As can be seen in Figure 20, regardless of whether it is no-load or 50% load, with rate matching, the LTE interference to NR in the neighbor DSS is significantly reduced. The downlink throughput of NR can be improved by about 60% at different points. It can be seen that the rate-matching scheme can significantly improve the user’s network experience without setting the buffers. Therefore, in the case of severe interference, choosing the rate-matching scheme can steadily increase the throughput and mitigate the interference. The test results are consistent with the theoretical analysis results in Section 4.3.
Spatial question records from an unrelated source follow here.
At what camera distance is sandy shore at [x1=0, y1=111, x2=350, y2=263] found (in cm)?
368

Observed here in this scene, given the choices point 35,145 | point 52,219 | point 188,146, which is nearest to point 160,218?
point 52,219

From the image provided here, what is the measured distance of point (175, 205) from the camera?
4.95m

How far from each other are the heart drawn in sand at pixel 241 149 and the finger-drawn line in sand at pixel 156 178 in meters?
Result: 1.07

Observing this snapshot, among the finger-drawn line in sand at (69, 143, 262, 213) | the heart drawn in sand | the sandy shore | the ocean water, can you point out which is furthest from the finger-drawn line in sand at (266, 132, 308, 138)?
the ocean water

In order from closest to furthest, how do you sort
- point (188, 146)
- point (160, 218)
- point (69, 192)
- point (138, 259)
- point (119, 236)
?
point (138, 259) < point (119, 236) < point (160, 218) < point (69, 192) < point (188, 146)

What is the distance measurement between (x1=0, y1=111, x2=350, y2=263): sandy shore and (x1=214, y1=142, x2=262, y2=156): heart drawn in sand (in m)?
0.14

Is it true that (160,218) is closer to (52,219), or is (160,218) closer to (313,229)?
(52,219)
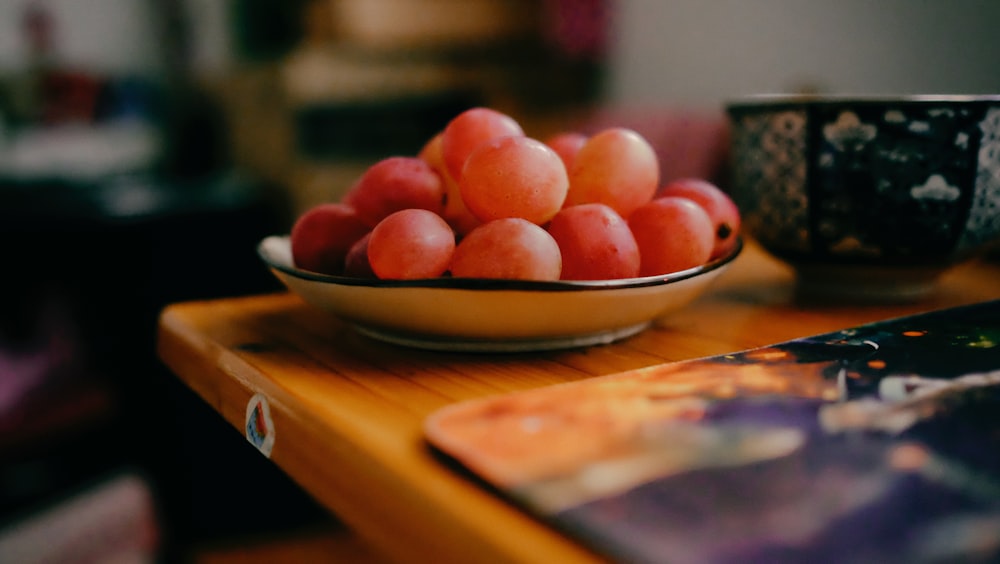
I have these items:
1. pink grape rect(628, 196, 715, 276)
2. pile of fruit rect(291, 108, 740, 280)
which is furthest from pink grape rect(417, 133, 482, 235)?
pink grape rect(628, 196, 715, 276)

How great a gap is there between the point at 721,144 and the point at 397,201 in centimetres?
131

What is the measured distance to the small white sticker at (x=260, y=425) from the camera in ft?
1.21

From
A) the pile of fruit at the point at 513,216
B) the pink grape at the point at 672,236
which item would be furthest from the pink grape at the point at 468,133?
the pink grape at the point at 672,236

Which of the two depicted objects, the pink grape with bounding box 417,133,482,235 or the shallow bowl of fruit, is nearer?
the shallow bowl of fruit

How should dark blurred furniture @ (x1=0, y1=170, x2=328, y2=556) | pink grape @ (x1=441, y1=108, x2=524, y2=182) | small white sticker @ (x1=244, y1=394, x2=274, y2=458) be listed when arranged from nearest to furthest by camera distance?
small white sticker @ (x1=244, y1=394, x2=274, y2=458)
pink grape @ (x1=441, y1=108, x2=524, y2=182)
dark blurred furniture @ (x1=0, y1=170, x2=328, y2=556)

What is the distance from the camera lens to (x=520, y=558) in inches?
8.7

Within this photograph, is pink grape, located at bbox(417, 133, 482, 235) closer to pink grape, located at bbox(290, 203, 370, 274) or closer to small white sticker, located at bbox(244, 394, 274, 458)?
pink grape, located at bbox(290, 203, 370, 274)

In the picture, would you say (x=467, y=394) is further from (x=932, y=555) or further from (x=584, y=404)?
(x=932, y=555)

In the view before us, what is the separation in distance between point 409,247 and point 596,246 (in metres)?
0.11

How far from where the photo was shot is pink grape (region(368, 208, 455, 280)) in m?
0.40

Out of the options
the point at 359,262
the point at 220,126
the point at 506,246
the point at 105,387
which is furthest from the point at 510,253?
the point at 220,126

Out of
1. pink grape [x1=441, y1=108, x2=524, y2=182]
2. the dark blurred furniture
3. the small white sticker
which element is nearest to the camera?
the small white sticker

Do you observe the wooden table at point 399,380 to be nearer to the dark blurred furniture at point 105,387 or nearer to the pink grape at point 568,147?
the pink grape at point 568,147

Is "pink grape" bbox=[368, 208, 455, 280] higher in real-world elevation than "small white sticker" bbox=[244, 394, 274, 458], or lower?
higher
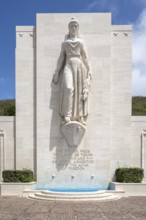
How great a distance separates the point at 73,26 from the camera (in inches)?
697

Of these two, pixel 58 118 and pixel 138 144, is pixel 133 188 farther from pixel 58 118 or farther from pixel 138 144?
pixel 58 118

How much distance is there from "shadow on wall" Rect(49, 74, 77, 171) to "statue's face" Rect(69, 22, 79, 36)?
8.19ft

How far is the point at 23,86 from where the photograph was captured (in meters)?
18.6

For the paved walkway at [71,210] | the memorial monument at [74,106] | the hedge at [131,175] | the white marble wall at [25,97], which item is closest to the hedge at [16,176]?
the memorial monument at [74,106]

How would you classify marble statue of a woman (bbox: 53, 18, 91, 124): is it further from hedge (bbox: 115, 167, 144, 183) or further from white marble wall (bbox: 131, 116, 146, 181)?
hedge (bbox: 115, 167, 144, 183)

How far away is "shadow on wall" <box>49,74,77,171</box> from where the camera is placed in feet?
59.3

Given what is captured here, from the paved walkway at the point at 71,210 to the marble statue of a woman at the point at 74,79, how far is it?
4.45m

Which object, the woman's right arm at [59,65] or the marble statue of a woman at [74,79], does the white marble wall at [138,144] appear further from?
the woman's right arm at [59,65]

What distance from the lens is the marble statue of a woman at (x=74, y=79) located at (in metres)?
Result: 17.6

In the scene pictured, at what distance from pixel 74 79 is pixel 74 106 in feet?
4.08

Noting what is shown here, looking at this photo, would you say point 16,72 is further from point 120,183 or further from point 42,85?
point 120,183

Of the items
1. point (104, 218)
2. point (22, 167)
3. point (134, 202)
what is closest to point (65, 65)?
point (22, 167)

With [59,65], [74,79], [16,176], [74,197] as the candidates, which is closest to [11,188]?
[16,176]

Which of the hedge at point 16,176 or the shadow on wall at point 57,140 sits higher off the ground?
the shadow on wall at point 57,140
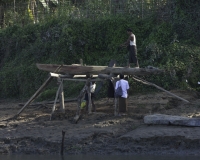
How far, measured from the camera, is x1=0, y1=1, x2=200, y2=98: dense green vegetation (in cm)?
1922

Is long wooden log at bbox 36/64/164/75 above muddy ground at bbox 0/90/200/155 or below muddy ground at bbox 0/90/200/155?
above

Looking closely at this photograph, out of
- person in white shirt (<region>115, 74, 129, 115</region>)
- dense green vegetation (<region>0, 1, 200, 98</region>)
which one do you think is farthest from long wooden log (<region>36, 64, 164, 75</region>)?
dense green vegetation (<region>0, 1, 200, 98</region>)

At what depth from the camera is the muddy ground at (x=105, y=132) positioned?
543 inches

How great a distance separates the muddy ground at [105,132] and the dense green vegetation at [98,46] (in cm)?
190

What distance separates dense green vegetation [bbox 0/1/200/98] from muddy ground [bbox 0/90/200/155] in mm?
1896

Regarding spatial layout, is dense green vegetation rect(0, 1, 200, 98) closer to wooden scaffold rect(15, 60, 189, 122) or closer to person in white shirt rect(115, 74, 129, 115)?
person in white shirt rect(115, 74, 129, 115)

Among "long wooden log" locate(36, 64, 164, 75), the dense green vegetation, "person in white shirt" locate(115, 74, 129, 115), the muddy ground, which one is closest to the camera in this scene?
the muddy ground

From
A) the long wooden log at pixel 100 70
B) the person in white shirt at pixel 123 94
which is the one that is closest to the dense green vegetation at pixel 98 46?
the person in white shirt at pixel 123 94

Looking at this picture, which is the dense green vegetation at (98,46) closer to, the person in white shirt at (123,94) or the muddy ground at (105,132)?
the muddy ground at (105,132)

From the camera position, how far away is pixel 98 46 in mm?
22141

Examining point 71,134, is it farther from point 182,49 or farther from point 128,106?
point 182,49

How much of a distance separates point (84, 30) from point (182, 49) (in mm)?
4467

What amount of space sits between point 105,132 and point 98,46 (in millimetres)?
8013

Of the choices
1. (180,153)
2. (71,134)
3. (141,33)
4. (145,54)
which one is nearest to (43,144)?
(71,134)
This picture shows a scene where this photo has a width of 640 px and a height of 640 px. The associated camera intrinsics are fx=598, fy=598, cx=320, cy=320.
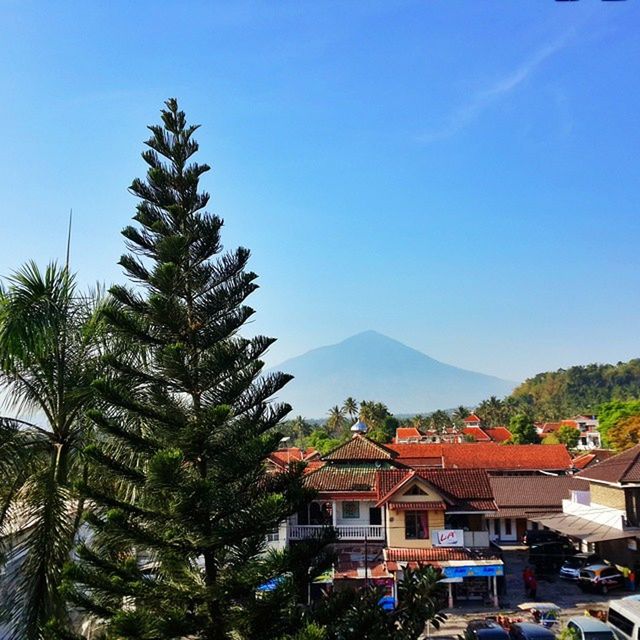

In summary, both the buffer setting scheme and rate matching can effectively mitigate interference, but the buffer setting scheme has a large difference in performance improvement at different locations and lacks stability. The rate-matching scheme can steadily improve the performance of different locations by 60%, and the improvement effect is obvious, which is consistent with the theoretical analysis results. Although rate matching will bring a certain amount of resource overhead, the benefits in interference mitigation are significant, which can effectively and stably improve the user experience.

6. Discussion

In this paper, all results are based on commercially available DSS networks. First, we study the basic architecture of DSS. Then, the theoretical analysis of DSS interference is carried out, and two achievable interference mitigation solutions are innovatively proposed: buffer setting and rate matching. Through theoretical analysis, we found that the NR of the DSS cell will be seriously interfered by the LTE of neighbor DSS, and its performance will be reduced by up to 56%. Setting the buffer can improve the downlink performance of NR of DSS cell by 40–60%; after adopting the CRS rate-matching solution, the downlink performance of NR can be increased by about 60%.

The realistic test environment for this study was built for the first time on a commercial 4G/5G coexistence network, which is unprecedented for DSS interference analysis. Compared with the interference between other inter-systems, most of NR of the DSS cell is strongly interfered by the LTE signal of the neighbor DSS cell. To address this issue, we conducted field tests of buffer setting and rate matching. It has been verified that the buffer setting solution and the rate-matching solution can effectively reduce the intra-frequency interference between the inter-system. The buffer setting solution can improve the performance of the interfered cell by an average of 60%, but down to 10%. Therefore, the performance improvement of this solution is not stable. The rate-matching solution can also improve the performance of the interfered cell by an average of 60%. This is consistent with the conclusion of the theoretical analysis.

From theoretical and practical analysis, it can be verified that the buffer setting solution can effectively mitigate interference, improve network speed, and be deployed easily. However, unstable performance improvement and network instability may occur. The rate-matching solution can stably increase the network rate by about 60%. The improvement effect is obvious. However, it will bring a certain resource overhead, and there is a risk that the software upgrade will be relatively slow. The operators can choose a solution on demand based on existing networks.

Although we selected commercial test scenarios, we lack traversing all scenarios of loads and user behaviors, and the test environment and scenarios are relatively simple; so, research in this paper is not complete and we can further improve and continue our research. The future work includes studying DSS to integrate more network frequency bands, such as satellite, millimeter wave, etc. Meanwhile, since the implementation of DSS triggers resource wastage, further attempts can be made in the future on how to save spectrum resources. Further, we will consider the DSS interference in inter-systems, and consider integrating AI algorithms and SDN architecture on the basis of DSS to improve network quality more intelligently.